Aprotinin is associated with a 50 per cent increase in the relative risk of death, according to a major Canadian clinical trial comparing three drugs routinely used to prevent blood loss during heart surgery. The trial, published in the New England Journal of Medicine, shows that approximately six per cent of patients who received aprotinin died within 30 days of surgery compared to four per cent of patients who received tranexamic acid or aminocaproic acid.
BART (Blood Conservation using Antifibrinolytics in a Randomized Trial) is one of the largest heart surgery trials ever conducted, involving more than 2,000 high-risk cardiac surgery patients and more than 100 cardiac surgeons, anesthesiologists, pharmacists and coordinators from 19 Canadian centres. This publicly-funded collaborative trial was led by Senior Scientists at the Ottawa Health Research Institute, the research arm of The Ottawa Hospital and an affiliated institute of the University of Ottawa.
“These three drugs have been routinely used in heart surgery for more than a decade, but this is the first trial to rigorously compare them in a meaningful setting with meaningful clinical outcomes,” said Dr. Dean A. Fergusson, BART Co-Principal Investigator and Senior Scientist. “The results demonstrate the great value of and the need for independent academic clinical trials.”
“Overall, our study supports the use of tranexamic acid or aminocaproic acid over aprotinin during high-risk heart surgery,” said Dr. Paul C. Hébert, BART Co-Principal Investigator and Critical Care Physician. “I’ve treated many patients with complications from heart surgery so I know how important these results are to patients, to their families and to health care providers.”
BART was prematurely stopped by the trial’s Steering Committee in October 2007 following advice from an independent Data Safety and Monitoring Board, which detected a trend towards increased mortality in one arm of the triple-blinded study. Shortly after these preliminary results were made public, the manufacturer of aprotinin announced that the drug would be suspended from the market pending analysis of the final results of the trial.
The final results show that although aprotinin appeared to decrease some of the consequences of massive bleeding, including the need for repeat surgery, these benefits were outweighed by the risks. The analysis showed that the increased aprotinin-associated mortality was related to cardiac complications.
It has been estimated that between 1 and 1.25 million people undergo heart surgery every year.

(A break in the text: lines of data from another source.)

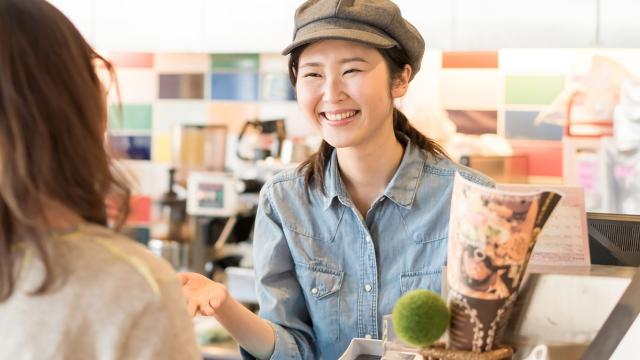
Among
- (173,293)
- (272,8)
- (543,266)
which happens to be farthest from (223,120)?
(173,293)

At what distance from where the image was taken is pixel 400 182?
1.44 metres

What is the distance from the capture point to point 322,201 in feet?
4.84

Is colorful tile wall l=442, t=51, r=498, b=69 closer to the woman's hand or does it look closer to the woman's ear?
the woman's ear

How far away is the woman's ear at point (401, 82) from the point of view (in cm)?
146

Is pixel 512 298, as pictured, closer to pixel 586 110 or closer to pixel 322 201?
pixel 322 201

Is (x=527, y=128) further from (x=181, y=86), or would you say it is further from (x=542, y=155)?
(x=181, y=86)

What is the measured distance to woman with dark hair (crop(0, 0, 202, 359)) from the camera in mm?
710

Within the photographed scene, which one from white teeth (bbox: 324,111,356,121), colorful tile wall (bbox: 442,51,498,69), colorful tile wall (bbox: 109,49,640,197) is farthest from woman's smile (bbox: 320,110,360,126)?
colorful tile wall (bbox: 442,51,498,69)

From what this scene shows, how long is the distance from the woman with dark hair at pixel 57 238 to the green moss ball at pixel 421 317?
0.25 metres

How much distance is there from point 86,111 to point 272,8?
2.38 meters

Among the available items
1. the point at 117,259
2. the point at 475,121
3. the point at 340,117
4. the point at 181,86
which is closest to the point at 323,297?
the point at 340,117

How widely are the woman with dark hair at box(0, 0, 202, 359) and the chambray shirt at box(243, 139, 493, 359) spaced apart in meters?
0.66

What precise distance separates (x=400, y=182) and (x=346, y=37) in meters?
0.27

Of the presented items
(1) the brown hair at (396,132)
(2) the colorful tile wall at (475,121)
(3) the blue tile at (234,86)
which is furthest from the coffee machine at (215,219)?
(1) the brown hair at (396,132)
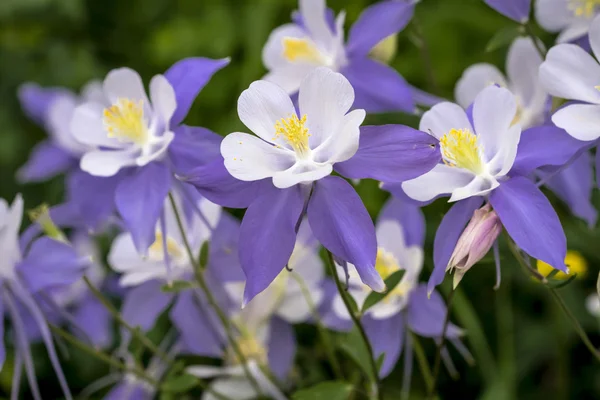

The use of antifibrinolytics such as aprotinin, tranexamic acid or aminocaproic acid has become standard practice to reduce bleeding during these surgeries. The cost of aprotinin has been estimated at between $1,200 and $1,500 per patient compared to approximately $150 for tranexamic acid or aminocaproic acid.
BART was funded by the Canadian Institutes of Health Research (CIHR) and the Ontario Ministry of Health and Long-Term Care.
For more information about the Ottawa Health Research Institute, visit www.ohri.ca.
C. David Mazer, MD, BART anesthesiologist, affiliated with Keenan Research Center in the Li Ka Shing Knowledge Institute of St. Michael’s Hospital and the University of Toronto: “This is data that every cardiac anesthesiologist and cardiac surgeon needs to know. Drugs that are thought to be more effective are not always safer. As physicians, we must always weigh the potential benefits against the associated risks and look for drugs that can achieve the optimal balance of providing better patient outcomes with safe cardiac surgery.”
Stephen Fremes, MD, BART cardiac surgeon, affiliated with the Sunnybrook Health Sciences Centre and the University of Toronto: “Prior to the findings of BART, the cardiac surgical community generally considered each of the three drugs to be effective, but that aprotinin was likely more potent. In many institutions, higher risk cardiac surgical patients would receive aprotinin while tranexamic acid or aminocaproic acid were used in lower risk cardiac operations. BART has shown us that tranexamic acid or aminocaproic acid are safer choices for cardiac surgical patients, even in high risk patients.”
Peter Liu, MD, MSc, Scientific Director of CIHR's Institute of Circulatory and Respiratory Health and Champion of the Clinical Research Initiative: “This finding will improve the heart health of Canadians, while reducing the risk of drug complications. It is only through this type of clinical research, involving federal, provincial, university and hospital partners, that we can significantly improve health of Canadians and our health system.”
Duncan J. Stewart, MD, CEO and Scientific Director of the Ottawa Health Research Institute, Vice President of Research at The Ottawa Hospital and Professor of Medicine at the University of Ottawa: “The Ottawa Health Research Institute is pleased to have supported its Scientists in performing this crucial research that I believe will contribute to better, safer management of bleeding during major heart surgery.”
Jacques Bradwejn, MD, Dean of the Faculty of Medicine at the University of Ottawa: “The BART study illustrates the importance of clinical studies designed by independent university researchers to answer important questions that can make a real difference in the treatment of patients.”